We study this in high-fidelity simulation before touching space hardware, for the same reason aircraft are designed in wind tunnels first. Our simulator models the physics of multiple robots contacting and transporting a rigid body, and we train controllers against it with deep reinforcement learning. Every idea earns its place by moving a number — task success rate — not by sounding plausible.
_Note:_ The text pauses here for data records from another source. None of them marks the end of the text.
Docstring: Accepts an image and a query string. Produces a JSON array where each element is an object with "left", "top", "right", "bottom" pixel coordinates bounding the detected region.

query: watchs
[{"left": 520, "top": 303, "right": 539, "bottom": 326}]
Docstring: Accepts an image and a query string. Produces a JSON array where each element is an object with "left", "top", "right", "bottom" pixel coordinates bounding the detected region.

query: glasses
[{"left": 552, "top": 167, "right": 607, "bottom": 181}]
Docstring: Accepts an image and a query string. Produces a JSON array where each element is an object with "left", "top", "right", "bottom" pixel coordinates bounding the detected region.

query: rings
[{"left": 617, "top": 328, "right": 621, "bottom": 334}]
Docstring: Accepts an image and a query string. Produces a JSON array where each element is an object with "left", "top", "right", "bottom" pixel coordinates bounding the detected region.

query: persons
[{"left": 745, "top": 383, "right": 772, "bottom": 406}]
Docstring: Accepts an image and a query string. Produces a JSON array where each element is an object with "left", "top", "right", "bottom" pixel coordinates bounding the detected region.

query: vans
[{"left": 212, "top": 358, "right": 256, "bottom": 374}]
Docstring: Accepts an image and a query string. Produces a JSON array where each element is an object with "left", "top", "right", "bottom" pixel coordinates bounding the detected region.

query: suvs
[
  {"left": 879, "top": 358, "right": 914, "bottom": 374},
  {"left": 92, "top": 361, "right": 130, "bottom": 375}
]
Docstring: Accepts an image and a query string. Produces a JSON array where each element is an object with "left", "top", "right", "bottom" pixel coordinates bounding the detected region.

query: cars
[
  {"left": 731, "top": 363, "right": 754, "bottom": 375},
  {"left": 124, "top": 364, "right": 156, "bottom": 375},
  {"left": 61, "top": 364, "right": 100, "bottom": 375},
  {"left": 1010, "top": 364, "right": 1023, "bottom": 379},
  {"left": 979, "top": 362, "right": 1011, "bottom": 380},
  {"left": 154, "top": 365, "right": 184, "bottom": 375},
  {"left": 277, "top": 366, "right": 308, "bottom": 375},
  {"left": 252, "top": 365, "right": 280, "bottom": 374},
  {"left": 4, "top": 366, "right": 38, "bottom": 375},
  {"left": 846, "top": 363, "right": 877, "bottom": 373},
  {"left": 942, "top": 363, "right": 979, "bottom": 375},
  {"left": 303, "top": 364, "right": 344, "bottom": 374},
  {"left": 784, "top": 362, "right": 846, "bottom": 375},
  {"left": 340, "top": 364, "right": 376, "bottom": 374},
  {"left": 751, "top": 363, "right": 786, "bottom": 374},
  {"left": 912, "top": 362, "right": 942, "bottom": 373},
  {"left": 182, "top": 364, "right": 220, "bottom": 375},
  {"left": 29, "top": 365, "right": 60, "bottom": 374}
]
Two principles have shaped everything since:

The algorithm is the moat. Launch costs are collapsing and hardware is commoditizing. What does not commoditize is a swarm that can coordinate to move arbitrary objects it was never trained on. That capability is the asset that makes the rest of the company credible.
Science first, honestly. We hold ourselves to a hard rule: a claim that some component contributes to a behavior requires an ablation that disables it and shows the behavior degrade. "It works" is never evidence that any particular piece is doing the work. This discipline is slower, and it is the reason we trust our own results.

The manifesto frames the company as the "FedEx of space" — a shared fleet that repositions payloads instead of every payload flying its own propulsion. This log is where we'll record how the coordination engine behind that vision actually gets built: the wins, the dead ends, and the honest state of the science. This first entry is the foundation. Everything after it is a brick in that wall.